One great, shattering scene almost redeems this repetitive and strangely unfocused attempt to deal with the last days of baseball legend Ty Cobb.

The 72-year-old Cobb, played by Tommy Lee Jones, is attending a Cooperstown Hall of Fame testimonial banquet and watching old newsreels of his triumphs. Everyone else in the room is reminded of the successful athlete, but Cobb experiences a wrenching series of flashbacks. The old films trigger memories that are unbearably painful because they reveal what a monster he was and is.

"Cobb" is not a biography in the conventional sense. Ken Burns' "Baseball" does a better job of demonstrating why Cobb was important to the game, what he accomplished professionally, and why people put up with his ugly side.

The script by sports-movie veteran Ron Shelton ("Bull Durham," "White Men Can't Jump") is an understandable but rather monotonous attempt to deal with the differences between hard truth and media-created mirages.

It's almost a two-character epic, with Jones as Cobb spending most of the movie's 120-minute running time trying to convince his hired biographer, sportswriter Al Stump (played by Robert Wuhl), to sanitize him and present him as someone other than a racist, cruel, abusive bully.

The theme recalls John Ford's 1962 Western, "The Man Who Shot Liberty Valance," in which the identity of the man who rid a community of a murderous outlaw is deliberately suppressed in order to create a hero. "Print the legend" was Ford's ironic conclusion.

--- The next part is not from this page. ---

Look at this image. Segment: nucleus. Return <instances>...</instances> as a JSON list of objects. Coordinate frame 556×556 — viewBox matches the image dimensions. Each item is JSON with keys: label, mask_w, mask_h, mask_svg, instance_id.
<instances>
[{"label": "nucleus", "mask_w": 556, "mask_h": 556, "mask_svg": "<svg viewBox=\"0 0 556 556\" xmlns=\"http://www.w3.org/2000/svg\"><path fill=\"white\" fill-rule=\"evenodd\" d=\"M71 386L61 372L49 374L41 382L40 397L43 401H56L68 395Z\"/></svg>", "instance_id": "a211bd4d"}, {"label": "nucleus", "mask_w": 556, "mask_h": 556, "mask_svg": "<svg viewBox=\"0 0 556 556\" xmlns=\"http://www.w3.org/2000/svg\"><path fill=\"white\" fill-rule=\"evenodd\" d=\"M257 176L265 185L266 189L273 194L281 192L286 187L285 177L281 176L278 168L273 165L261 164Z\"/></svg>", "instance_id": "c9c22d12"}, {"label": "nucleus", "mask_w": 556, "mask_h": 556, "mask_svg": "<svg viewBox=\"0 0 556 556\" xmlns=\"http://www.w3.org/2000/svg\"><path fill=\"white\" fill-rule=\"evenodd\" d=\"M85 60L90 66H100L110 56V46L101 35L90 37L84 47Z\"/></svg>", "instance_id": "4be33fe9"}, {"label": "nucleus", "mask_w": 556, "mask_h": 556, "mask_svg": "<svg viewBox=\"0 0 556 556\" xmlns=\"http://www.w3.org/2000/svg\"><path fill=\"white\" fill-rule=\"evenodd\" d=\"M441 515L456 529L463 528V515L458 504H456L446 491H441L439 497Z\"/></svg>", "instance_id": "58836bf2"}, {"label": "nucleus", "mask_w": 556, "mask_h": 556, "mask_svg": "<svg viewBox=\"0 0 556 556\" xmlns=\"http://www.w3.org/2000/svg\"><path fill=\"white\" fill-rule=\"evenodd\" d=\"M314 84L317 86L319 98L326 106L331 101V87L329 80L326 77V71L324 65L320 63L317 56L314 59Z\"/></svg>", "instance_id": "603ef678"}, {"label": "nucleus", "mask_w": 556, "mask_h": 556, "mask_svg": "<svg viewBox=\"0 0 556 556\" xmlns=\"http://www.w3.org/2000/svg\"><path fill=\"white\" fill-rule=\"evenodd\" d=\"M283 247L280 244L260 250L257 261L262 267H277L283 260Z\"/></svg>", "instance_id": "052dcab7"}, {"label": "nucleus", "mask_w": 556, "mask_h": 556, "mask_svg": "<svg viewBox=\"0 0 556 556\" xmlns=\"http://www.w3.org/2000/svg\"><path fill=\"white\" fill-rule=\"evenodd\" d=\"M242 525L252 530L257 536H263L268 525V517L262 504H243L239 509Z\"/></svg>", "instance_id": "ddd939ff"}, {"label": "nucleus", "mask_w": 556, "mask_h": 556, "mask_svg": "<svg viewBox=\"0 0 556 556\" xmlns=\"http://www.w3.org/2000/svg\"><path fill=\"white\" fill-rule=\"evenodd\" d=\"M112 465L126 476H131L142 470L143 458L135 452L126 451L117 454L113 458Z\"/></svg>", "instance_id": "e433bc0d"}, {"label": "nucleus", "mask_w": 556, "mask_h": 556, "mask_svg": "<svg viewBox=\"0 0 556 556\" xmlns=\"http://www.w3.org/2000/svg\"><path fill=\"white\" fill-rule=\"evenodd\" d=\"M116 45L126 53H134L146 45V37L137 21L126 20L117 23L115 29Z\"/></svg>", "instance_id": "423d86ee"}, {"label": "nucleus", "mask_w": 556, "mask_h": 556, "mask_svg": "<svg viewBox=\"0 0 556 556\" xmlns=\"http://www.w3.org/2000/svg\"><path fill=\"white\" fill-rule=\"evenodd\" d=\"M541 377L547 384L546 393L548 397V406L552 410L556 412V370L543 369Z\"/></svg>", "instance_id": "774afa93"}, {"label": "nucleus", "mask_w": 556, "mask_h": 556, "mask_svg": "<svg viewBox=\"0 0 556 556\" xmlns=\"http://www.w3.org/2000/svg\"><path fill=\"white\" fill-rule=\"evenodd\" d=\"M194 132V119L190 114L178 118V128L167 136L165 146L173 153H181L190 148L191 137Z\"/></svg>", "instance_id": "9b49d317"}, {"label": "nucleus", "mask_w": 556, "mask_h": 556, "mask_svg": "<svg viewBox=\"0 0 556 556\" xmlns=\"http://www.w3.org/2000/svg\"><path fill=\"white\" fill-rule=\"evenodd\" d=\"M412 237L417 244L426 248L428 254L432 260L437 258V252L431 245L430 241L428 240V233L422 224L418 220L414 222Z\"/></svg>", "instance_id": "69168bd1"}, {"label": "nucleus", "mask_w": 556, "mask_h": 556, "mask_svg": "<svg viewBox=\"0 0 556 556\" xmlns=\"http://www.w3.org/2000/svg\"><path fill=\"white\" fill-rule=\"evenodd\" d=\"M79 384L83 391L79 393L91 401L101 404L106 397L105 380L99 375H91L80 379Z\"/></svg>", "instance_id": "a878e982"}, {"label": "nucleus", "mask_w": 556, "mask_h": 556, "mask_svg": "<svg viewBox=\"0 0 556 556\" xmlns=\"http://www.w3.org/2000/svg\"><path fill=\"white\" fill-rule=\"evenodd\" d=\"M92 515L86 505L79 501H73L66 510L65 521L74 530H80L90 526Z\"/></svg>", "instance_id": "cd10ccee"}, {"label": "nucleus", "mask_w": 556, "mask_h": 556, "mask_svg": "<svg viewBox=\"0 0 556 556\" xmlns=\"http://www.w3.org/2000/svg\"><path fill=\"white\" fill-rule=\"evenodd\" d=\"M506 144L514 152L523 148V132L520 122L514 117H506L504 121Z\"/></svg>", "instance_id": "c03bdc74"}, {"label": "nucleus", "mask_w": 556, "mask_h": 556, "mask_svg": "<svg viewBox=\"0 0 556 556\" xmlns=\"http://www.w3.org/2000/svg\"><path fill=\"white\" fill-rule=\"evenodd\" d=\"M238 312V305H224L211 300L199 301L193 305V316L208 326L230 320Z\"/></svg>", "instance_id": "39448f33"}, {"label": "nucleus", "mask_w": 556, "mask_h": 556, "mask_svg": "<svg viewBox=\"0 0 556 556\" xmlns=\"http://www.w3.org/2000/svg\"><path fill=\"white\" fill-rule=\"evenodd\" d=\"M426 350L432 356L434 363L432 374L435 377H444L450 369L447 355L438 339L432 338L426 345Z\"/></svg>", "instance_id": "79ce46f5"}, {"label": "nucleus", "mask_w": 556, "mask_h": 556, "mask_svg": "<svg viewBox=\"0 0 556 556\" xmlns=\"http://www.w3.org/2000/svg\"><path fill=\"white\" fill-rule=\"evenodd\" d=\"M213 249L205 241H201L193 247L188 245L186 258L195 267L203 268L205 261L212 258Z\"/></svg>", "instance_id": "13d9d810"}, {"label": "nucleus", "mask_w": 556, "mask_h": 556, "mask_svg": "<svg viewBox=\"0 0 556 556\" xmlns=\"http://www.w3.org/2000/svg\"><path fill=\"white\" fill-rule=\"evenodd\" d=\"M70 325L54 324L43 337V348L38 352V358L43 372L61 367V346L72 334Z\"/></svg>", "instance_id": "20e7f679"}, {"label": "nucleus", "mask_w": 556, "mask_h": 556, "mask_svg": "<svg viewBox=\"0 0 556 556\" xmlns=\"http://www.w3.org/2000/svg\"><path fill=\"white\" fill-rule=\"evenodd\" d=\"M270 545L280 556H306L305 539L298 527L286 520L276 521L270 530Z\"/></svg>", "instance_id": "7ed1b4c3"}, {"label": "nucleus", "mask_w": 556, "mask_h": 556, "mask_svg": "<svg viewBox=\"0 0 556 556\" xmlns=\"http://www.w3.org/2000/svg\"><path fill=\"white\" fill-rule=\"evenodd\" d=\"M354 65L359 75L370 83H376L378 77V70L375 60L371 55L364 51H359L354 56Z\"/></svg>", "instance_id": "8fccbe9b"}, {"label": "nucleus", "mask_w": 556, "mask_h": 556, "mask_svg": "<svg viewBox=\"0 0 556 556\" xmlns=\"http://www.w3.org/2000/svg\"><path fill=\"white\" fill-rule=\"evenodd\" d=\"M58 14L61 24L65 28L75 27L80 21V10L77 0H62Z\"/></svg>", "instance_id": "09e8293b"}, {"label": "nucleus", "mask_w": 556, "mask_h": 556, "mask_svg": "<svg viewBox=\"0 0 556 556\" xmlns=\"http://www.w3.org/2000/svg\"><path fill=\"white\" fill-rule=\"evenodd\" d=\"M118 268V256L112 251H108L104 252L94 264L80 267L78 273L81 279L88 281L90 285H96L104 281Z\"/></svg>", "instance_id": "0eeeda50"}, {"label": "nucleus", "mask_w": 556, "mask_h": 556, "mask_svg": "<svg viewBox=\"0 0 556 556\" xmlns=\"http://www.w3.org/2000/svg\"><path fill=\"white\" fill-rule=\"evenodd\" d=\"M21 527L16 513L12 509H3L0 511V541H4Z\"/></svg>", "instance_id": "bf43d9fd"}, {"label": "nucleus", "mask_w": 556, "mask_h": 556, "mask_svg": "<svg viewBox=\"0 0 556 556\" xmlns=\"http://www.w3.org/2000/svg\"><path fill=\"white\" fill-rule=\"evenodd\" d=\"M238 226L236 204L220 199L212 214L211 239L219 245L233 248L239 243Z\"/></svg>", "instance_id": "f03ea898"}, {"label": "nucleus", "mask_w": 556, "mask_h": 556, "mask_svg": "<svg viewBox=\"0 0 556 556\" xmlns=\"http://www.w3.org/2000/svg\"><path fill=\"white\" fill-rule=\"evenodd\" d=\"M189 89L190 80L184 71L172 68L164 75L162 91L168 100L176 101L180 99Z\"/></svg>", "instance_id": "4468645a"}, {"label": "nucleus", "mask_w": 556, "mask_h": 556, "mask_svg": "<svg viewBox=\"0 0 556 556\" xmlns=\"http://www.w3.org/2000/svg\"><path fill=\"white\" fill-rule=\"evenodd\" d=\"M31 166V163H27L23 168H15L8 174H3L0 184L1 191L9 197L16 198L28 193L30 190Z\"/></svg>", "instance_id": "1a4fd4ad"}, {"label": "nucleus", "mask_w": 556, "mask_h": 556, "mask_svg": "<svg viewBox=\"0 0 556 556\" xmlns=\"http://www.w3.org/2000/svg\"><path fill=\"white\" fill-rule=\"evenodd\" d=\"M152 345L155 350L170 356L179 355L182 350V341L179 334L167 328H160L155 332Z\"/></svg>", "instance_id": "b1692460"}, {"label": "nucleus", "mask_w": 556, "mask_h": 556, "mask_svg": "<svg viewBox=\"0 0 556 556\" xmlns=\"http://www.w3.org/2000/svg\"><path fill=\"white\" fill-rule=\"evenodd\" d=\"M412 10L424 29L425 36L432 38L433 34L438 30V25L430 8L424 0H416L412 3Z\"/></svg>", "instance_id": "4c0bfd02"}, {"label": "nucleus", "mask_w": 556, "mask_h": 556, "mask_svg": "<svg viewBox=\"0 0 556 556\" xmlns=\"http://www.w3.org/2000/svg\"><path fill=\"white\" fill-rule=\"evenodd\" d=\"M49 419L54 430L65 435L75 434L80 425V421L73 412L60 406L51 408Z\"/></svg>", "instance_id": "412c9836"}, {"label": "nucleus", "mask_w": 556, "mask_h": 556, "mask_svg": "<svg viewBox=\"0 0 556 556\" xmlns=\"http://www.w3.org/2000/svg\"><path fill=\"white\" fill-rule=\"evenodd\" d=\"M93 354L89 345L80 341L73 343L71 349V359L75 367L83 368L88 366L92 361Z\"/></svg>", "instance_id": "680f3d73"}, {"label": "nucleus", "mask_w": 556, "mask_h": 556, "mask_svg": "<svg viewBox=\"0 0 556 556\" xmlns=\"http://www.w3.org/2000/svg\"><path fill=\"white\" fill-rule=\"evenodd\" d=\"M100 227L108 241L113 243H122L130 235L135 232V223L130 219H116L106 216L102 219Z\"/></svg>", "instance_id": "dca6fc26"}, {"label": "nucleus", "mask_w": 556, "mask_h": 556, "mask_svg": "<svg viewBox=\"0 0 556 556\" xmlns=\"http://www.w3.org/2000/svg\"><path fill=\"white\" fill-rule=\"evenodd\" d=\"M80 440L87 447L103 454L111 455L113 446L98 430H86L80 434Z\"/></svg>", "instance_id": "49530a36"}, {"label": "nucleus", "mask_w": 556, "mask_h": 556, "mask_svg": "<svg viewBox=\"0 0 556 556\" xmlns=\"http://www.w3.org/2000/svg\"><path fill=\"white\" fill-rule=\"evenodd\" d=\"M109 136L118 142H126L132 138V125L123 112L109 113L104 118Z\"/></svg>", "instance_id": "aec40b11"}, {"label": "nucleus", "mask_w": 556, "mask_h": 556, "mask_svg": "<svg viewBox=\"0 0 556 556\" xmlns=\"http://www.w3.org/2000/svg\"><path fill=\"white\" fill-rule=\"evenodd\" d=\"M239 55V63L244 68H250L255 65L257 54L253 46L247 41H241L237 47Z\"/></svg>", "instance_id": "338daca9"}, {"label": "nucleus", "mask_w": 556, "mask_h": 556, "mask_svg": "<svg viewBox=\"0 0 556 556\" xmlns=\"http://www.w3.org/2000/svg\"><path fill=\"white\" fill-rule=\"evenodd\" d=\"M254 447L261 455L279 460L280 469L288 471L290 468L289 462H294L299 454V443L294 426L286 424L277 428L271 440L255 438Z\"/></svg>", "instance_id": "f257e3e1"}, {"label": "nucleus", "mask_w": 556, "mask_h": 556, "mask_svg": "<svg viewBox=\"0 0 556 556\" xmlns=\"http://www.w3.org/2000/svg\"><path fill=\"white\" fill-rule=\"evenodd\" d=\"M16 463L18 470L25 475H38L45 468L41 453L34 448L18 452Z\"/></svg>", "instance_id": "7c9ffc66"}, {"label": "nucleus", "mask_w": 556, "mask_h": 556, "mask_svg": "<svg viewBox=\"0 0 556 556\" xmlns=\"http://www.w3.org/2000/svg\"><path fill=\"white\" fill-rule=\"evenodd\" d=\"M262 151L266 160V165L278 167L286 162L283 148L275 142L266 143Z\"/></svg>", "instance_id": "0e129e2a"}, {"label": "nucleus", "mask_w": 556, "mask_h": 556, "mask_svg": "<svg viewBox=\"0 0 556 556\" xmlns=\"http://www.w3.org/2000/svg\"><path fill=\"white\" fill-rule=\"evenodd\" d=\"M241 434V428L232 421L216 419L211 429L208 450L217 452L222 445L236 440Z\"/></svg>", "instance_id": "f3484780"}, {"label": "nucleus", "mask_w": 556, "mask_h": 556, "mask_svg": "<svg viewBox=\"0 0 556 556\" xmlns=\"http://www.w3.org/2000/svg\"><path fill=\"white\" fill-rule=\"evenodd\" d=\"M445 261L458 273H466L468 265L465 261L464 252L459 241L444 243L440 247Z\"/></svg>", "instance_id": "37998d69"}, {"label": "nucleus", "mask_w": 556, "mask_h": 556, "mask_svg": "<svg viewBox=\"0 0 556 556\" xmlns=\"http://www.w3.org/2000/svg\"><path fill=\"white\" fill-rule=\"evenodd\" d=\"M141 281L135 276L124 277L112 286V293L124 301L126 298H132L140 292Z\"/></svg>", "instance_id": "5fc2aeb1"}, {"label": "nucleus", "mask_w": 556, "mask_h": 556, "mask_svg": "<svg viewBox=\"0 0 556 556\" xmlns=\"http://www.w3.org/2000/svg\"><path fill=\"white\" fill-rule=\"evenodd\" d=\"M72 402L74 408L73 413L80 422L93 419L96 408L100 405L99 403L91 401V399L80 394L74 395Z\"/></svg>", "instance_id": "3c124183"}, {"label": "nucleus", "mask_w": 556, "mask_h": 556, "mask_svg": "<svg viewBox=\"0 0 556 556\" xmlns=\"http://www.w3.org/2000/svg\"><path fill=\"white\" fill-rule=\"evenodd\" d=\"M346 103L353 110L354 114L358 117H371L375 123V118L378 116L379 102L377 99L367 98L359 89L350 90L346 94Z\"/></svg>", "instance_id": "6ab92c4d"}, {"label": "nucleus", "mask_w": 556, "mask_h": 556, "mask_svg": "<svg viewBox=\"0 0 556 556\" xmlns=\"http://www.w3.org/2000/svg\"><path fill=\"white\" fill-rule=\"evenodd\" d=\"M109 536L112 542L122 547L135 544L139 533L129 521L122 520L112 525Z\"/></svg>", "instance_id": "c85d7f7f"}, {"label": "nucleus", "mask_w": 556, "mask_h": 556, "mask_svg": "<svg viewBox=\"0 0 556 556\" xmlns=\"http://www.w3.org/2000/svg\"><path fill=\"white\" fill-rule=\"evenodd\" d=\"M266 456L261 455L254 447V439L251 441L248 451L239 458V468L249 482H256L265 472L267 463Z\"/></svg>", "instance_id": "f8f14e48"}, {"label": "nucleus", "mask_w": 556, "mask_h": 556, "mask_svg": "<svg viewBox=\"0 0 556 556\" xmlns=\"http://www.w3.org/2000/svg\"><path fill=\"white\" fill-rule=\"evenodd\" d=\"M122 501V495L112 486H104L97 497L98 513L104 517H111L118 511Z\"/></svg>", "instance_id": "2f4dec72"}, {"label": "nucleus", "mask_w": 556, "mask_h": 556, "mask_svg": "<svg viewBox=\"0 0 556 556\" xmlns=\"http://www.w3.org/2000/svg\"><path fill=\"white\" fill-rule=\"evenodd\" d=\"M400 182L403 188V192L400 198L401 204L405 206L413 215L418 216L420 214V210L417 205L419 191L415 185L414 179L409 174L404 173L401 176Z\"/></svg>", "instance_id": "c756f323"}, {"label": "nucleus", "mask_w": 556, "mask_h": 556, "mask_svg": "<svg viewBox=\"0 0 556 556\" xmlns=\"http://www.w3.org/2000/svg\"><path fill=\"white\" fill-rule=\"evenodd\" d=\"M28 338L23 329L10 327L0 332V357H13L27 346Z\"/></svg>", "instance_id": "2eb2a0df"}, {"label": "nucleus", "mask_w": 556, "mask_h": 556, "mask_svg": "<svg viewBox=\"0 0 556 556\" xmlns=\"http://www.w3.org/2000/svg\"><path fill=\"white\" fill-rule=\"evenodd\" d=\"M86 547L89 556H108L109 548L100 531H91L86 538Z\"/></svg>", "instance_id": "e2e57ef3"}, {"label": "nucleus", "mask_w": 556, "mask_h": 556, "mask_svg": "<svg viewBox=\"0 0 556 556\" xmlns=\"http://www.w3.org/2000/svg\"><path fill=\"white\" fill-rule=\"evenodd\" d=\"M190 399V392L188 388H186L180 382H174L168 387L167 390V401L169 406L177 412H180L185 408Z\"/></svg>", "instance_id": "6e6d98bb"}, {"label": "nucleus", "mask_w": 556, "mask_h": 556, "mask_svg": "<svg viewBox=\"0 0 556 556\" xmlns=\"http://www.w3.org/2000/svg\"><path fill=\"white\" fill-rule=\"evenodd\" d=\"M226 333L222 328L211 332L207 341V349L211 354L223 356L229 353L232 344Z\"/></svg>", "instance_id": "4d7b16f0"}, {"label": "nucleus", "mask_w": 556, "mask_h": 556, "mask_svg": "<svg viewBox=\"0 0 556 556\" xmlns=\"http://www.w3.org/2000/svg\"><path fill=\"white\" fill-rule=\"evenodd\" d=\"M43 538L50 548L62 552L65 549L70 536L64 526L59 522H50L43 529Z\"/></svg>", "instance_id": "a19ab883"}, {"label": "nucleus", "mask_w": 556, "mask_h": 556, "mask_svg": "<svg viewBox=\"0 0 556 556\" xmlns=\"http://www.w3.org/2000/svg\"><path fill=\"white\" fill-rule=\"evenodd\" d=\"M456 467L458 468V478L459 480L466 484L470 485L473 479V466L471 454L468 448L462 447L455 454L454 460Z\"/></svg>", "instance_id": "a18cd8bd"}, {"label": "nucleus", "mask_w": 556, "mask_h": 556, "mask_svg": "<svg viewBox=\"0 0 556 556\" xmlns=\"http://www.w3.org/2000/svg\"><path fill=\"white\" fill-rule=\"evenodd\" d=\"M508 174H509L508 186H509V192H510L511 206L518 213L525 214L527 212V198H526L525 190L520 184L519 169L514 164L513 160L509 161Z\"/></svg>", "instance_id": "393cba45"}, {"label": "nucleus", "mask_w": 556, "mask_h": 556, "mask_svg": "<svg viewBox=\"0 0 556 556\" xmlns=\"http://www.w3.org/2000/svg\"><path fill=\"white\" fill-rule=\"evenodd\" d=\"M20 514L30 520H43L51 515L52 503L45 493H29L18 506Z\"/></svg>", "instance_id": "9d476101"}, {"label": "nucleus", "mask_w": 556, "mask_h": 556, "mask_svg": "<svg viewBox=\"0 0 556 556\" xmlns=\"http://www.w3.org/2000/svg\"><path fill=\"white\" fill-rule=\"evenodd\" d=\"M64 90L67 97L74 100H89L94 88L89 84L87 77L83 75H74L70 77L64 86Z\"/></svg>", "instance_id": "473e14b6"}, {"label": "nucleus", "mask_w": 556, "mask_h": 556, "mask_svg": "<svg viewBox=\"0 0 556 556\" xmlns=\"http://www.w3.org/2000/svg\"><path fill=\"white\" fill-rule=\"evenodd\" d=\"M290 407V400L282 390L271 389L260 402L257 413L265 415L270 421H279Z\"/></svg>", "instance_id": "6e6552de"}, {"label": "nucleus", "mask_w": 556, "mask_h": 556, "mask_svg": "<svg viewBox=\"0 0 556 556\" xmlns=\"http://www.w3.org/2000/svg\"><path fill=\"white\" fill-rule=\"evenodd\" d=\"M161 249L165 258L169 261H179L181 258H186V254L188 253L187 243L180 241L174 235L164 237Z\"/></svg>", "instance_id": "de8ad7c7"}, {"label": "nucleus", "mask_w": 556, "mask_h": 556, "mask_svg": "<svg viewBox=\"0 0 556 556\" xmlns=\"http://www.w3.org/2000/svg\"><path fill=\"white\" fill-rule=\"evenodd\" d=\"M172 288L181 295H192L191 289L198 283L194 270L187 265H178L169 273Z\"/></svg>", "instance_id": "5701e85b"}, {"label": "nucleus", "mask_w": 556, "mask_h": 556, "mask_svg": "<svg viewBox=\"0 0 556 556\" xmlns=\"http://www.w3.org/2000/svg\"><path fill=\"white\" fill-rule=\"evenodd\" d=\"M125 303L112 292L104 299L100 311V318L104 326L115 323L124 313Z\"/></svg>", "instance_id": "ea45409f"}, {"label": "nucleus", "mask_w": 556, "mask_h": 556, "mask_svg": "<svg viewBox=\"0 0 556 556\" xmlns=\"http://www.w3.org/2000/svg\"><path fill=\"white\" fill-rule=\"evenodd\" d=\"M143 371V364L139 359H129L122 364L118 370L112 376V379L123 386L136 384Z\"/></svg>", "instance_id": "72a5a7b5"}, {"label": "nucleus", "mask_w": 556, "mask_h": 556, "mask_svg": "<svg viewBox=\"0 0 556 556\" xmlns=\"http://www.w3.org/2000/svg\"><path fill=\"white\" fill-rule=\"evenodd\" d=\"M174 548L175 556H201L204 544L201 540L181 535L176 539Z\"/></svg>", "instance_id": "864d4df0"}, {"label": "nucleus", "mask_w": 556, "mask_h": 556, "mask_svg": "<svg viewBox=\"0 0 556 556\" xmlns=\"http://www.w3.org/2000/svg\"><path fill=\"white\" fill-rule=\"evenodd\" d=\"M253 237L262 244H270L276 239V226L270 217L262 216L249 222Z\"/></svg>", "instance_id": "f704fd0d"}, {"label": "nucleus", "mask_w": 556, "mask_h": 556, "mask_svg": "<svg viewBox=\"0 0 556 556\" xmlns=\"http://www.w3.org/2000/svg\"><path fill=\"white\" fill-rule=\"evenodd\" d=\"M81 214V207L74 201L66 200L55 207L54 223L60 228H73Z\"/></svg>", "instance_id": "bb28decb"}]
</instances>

The conclusion of "Cobb" is more ambivalent. Stump did print the legend when he published "My Life in Baseball: The True Record" after Cobb's death in the early 1960s. Years later, however, he regretted the whitewash. Pieces of the true Cobb began to appear in Stump's magazine articles in the 1970s and 1980s; his warts-and-all book, "Cobb: A Biography," was published in late 1994.

Unfortunately, the movie just makes Stump look like a self-important jerk, possibly a bigger jerk than Cobb, and Wuhl's affable, weightless performance doesn't help. The fact that Cobb's reputation was already pretty terrible when he died also makes the entire setup seem rather pointless. Why try to hide something that's in plain sight?

Has the Oscar curse afflicted Tommy Lee Jones? He was all over the place last summer, following up his shrewd, witty performance in "The Fugitive" by hamming his way through "Blown Away," "The Client" and "Natural Born Killers." As Cobb, he continues in that exhausting vein. He hasn't been on-screen more than 10 minutes before he's worn out his welcome. He's certainly captured Cobb's obnoxious qualities, but he's less successful at suggesting Cobb's sly humor and his surprisingly charitable side.

Jones' most subtle, intelligent "recent" work, as Jessica Lange's beleaguered husband in "Blue Sky," was actually filmed more than three years ago. The movie just didn't get released until last fall. Its delayed appearance is an uncomfortable reminder of what fame and a busy work schedule (or something) seems to have cost him.